Techniques to facilitate improved oral movements should be used within the program of articulation and phonological therapy to help create new speech movements when the methods prove to be necessary.
A Real Dilemma
I believe that the problem is not in the oral motor treatment.
I believe the problem is that many SLP’s today are graduating from the universities without basic knowledge about how to do articulation therapy. This is the problem, not the oral motor techniques. Without a firm foundation in how to do good old-fashioned articulation therapy, many young therapists have begun to think that oral motor treatment IS articulation therapy. This is not true.
In the 1970’s and 1980’s, when we first started talking about these methods, no one had a problem with them because all SLP’s knew how to do articulation therapy. They were able to take these new ideas and put them into their articulation programs. But today, with so much focus on language and literacy, multiculturalism, and so forth, there seems to be no time to teach graduate students how to do articulation therapy. Yet, articulation therapy is the heart of almost every SLP’s caseload!
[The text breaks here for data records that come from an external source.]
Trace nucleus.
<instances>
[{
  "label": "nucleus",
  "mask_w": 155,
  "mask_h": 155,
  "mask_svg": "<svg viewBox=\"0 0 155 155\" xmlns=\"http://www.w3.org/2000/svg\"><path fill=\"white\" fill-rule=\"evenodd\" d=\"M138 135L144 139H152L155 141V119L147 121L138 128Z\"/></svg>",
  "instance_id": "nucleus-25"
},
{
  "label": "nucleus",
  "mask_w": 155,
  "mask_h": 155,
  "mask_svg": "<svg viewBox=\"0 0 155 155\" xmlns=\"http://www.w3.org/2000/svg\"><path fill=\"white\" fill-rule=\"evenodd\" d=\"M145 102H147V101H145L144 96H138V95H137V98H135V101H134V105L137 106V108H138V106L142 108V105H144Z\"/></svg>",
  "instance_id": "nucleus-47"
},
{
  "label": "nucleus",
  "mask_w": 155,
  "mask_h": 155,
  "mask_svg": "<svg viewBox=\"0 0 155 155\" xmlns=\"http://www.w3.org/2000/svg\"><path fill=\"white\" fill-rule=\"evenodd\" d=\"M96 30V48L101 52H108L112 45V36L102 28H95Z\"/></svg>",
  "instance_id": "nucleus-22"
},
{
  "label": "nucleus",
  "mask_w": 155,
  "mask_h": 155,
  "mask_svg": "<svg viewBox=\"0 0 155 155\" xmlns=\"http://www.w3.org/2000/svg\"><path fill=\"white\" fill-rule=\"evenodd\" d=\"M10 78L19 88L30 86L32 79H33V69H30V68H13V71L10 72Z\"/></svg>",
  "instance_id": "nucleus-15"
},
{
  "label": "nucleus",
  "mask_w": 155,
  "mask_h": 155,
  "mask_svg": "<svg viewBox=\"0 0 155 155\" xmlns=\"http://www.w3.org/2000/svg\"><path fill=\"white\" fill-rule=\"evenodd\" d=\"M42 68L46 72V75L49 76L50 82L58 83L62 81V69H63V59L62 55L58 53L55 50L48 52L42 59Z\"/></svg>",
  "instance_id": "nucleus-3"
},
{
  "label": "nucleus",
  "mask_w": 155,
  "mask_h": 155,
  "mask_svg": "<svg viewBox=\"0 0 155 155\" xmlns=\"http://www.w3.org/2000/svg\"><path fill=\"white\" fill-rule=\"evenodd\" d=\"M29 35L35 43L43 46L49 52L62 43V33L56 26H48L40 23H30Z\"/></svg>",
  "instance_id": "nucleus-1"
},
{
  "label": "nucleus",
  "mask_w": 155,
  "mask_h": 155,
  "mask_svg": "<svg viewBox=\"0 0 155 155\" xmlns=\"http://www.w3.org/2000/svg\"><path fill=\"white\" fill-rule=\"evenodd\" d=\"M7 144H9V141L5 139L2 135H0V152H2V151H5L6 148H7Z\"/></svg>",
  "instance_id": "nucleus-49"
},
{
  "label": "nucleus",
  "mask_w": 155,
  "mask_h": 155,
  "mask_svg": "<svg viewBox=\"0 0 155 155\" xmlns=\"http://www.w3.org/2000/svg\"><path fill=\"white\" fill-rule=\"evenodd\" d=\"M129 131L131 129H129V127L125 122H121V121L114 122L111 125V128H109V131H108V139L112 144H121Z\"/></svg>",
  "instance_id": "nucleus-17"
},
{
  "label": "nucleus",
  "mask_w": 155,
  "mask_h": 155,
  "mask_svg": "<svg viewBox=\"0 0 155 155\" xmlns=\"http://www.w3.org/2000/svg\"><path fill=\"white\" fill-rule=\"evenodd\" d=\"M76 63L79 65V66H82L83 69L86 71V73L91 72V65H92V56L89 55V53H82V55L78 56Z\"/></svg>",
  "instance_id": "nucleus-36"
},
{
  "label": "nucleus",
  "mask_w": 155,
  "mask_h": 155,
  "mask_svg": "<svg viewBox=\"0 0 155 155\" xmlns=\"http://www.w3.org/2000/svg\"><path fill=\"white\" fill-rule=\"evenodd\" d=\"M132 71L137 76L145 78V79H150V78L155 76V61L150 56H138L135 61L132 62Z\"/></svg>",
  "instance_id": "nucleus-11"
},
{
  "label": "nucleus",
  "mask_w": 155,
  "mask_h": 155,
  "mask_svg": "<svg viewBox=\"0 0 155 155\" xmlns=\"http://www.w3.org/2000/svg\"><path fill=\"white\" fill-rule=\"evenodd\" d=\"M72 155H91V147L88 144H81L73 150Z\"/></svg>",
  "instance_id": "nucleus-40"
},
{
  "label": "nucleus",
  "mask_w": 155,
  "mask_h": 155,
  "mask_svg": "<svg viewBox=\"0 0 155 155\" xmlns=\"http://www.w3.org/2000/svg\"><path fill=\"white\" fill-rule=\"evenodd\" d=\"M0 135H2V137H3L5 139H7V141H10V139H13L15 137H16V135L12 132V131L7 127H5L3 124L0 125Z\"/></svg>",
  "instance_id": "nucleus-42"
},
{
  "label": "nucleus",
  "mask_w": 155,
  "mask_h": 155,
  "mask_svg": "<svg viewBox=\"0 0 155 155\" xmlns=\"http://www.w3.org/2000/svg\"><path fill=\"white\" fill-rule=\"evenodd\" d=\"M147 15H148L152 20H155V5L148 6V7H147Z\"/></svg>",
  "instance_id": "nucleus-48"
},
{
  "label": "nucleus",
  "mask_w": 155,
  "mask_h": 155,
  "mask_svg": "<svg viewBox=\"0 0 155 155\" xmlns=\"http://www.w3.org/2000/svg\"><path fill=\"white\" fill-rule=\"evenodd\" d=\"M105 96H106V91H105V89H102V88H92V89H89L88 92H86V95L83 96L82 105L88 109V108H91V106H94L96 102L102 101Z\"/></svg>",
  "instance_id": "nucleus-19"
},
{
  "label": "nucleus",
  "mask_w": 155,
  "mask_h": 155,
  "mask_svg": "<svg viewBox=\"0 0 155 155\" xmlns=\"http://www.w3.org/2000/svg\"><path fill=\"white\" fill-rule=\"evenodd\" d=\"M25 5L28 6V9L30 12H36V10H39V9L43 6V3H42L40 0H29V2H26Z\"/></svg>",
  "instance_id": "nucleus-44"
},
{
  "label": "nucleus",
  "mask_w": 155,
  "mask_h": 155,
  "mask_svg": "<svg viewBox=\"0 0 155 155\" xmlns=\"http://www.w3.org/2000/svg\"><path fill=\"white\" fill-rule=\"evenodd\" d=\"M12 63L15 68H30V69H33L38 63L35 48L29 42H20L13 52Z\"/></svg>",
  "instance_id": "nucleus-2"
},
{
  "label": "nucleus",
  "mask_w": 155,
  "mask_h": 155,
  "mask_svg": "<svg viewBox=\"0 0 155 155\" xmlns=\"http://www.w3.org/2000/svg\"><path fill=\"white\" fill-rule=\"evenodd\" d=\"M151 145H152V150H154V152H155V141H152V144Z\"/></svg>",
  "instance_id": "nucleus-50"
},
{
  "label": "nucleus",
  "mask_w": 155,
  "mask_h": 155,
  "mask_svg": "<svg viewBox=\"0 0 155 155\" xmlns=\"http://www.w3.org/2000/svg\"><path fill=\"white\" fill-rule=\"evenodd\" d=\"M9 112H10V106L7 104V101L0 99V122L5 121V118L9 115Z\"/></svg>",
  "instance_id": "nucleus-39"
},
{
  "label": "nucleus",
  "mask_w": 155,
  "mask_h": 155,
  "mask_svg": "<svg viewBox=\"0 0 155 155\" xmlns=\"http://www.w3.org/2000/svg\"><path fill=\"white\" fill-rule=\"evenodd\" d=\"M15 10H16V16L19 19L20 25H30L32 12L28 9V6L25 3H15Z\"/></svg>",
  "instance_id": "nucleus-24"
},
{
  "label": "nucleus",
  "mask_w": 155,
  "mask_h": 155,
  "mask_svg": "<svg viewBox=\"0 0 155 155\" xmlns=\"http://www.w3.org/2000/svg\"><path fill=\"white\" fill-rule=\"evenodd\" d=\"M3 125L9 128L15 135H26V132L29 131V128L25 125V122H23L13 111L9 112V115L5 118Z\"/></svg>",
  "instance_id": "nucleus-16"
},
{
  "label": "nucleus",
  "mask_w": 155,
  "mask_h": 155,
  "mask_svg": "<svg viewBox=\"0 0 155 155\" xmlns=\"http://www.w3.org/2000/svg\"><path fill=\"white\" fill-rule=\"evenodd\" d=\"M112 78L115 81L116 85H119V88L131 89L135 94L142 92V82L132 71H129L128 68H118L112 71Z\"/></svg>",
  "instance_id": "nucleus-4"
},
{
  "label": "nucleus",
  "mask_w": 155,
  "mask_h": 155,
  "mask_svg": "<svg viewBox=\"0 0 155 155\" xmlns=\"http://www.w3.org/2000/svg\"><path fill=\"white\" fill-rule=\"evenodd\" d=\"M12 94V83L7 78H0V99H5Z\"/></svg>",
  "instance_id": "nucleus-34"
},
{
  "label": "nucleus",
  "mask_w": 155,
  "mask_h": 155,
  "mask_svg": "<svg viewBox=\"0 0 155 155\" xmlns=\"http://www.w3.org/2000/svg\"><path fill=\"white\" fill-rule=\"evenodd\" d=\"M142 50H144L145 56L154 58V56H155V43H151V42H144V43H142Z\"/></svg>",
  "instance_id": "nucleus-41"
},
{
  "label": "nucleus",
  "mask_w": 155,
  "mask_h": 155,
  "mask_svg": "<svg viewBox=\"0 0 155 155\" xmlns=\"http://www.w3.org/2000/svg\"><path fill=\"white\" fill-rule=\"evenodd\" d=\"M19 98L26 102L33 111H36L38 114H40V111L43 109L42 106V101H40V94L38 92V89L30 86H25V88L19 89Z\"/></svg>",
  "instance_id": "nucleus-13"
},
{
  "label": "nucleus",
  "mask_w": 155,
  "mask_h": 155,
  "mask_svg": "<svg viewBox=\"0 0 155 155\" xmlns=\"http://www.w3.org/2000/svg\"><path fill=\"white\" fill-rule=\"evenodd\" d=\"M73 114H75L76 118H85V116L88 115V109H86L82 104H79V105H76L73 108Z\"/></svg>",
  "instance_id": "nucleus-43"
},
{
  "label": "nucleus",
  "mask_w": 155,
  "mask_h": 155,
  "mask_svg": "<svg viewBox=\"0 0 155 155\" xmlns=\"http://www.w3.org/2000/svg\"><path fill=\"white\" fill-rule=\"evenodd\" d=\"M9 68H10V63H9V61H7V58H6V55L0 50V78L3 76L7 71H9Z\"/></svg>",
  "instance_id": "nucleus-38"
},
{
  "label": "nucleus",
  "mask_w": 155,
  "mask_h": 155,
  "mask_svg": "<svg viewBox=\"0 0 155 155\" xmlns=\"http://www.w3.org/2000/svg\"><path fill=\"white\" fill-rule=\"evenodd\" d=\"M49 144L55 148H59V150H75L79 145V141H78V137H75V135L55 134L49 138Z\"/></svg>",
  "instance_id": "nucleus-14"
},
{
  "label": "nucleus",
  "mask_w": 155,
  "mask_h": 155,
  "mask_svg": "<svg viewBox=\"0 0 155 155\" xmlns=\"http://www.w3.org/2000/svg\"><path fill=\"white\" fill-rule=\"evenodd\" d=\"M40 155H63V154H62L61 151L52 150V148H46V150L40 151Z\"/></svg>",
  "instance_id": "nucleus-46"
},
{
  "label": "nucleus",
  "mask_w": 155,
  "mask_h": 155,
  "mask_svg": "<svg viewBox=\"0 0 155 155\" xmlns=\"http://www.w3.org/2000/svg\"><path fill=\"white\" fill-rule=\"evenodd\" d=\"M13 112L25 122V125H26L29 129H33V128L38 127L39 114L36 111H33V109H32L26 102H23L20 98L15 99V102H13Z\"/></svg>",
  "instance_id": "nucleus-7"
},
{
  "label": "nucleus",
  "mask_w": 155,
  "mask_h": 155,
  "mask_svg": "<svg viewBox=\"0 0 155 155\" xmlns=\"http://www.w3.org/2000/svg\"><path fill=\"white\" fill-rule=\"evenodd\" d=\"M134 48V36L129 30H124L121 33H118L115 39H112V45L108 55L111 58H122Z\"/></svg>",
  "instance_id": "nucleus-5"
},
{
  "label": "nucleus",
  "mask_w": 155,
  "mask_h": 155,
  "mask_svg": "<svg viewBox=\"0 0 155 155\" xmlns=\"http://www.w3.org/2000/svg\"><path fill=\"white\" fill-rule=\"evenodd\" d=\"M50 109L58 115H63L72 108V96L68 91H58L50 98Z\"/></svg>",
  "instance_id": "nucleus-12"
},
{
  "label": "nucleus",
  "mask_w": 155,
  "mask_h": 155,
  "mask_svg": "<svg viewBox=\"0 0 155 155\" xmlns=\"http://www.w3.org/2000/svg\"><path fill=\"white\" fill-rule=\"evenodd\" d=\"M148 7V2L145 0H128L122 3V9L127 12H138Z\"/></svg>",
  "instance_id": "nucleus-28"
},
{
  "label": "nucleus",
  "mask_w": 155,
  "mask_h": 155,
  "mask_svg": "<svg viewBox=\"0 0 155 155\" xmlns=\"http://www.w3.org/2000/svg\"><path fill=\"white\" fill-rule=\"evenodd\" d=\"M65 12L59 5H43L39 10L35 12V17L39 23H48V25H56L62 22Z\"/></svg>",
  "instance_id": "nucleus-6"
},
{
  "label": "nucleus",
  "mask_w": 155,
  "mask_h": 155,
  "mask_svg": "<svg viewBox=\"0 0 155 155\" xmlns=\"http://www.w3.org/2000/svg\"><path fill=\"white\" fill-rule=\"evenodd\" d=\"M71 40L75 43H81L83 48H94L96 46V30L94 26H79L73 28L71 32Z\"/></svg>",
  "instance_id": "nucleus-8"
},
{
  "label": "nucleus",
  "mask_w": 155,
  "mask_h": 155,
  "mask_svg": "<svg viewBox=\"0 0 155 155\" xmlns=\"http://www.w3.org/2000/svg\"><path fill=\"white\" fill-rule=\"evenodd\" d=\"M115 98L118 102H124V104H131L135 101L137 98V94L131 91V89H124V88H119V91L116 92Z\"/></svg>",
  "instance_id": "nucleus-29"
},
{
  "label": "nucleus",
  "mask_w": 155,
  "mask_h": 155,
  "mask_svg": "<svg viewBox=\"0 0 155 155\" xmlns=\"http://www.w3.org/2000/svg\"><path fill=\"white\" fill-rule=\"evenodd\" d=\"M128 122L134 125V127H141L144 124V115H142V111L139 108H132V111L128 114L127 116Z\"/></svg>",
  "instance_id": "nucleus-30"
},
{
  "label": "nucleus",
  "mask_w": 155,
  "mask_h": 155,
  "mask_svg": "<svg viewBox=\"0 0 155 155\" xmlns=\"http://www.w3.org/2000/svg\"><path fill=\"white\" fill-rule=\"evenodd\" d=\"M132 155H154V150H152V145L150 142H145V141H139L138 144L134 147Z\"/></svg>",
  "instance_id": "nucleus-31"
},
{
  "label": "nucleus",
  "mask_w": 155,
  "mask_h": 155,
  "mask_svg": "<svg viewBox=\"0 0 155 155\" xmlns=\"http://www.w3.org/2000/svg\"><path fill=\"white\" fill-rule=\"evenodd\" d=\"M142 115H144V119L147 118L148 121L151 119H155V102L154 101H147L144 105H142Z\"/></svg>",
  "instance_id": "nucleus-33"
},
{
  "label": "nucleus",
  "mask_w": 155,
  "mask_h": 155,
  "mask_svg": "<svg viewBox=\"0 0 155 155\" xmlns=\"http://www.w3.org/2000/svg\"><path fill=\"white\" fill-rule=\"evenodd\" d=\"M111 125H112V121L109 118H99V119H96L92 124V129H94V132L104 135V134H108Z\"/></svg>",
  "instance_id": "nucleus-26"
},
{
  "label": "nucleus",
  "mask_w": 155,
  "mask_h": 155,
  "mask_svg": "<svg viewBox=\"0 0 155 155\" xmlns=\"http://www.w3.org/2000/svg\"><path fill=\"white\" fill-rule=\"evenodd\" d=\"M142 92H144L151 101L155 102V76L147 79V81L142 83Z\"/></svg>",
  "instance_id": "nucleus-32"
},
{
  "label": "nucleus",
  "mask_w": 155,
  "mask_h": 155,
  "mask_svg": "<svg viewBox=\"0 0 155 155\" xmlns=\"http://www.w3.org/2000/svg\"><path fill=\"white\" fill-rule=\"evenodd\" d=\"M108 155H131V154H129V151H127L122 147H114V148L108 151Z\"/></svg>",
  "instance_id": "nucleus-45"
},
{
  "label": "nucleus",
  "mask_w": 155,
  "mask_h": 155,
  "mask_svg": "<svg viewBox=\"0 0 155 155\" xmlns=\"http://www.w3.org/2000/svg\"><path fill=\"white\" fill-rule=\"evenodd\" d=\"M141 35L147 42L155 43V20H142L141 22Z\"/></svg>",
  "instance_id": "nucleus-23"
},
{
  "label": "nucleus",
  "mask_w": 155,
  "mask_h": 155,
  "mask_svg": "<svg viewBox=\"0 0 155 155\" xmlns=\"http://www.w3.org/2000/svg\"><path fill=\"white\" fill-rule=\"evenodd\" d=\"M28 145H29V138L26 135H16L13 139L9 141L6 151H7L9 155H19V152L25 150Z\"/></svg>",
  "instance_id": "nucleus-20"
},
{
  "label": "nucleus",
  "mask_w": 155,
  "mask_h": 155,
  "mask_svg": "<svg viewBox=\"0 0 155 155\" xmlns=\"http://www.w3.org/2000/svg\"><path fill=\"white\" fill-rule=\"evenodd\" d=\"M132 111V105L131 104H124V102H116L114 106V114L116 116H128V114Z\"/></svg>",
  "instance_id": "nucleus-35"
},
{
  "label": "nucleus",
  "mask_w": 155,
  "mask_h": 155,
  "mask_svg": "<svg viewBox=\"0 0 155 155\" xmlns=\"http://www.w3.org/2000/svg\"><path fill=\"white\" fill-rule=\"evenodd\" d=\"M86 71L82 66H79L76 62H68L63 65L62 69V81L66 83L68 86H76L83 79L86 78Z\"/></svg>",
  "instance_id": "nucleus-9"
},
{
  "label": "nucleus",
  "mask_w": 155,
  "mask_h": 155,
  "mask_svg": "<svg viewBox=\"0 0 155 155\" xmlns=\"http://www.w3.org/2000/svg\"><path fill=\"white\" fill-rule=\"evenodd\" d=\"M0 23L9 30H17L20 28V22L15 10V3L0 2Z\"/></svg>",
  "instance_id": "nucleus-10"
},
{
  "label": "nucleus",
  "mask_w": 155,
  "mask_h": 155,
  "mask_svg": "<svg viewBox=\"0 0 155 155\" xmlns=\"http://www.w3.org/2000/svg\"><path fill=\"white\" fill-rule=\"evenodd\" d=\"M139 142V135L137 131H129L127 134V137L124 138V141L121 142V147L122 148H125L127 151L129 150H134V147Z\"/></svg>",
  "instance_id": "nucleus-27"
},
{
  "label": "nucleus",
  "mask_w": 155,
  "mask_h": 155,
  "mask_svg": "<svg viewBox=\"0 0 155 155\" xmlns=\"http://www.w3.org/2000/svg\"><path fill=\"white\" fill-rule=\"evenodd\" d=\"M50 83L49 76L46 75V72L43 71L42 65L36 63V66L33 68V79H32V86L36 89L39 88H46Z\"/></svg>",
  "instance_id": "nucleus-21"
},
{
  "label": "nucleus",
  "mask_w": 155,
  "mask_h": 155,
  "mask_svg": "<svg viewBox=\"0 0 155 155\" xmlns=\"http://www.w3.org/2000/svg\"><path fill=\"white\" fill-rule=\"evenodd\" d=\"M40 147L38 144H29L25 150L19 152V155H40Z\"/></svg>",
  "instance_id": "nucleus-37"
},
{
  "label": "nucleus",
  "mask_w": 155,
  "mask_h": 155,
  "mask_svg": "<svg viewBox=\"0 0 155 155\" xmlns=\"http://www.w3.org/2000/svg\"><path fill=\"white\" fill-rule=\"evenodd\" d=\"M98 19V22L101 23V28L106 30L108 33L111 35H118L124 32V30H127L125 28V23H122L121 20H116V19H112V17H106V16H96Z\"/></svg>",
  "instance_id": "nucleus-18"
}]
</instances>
Methods to facilitate improved oral movements are to be used within the program of articulation or phonology. Therapists should not use oral motor techniques alone. They will do you no good. You must work on speech first, in the middle, and last. Do that first, and then determine from your results which of your clients need more help with oral movement.
- Darley, F. L., & Aronson, A. E., & Brown, J. R. (1975) Motor speech disorders. Philadelphia: W. B. Saunders.
- Yorkson, K. M., & Beukelman, D. R., & Strand, E. A., & Bell, K. R. (1999). Management of motor speech disorders in children and adults, P. 552-553. Austin: Pro-Ed.
- Duffy, J. R. (1995) Motor Speech Disorders: Substrates, Differential Diagnosis, and Management. St. Louis: Mosby.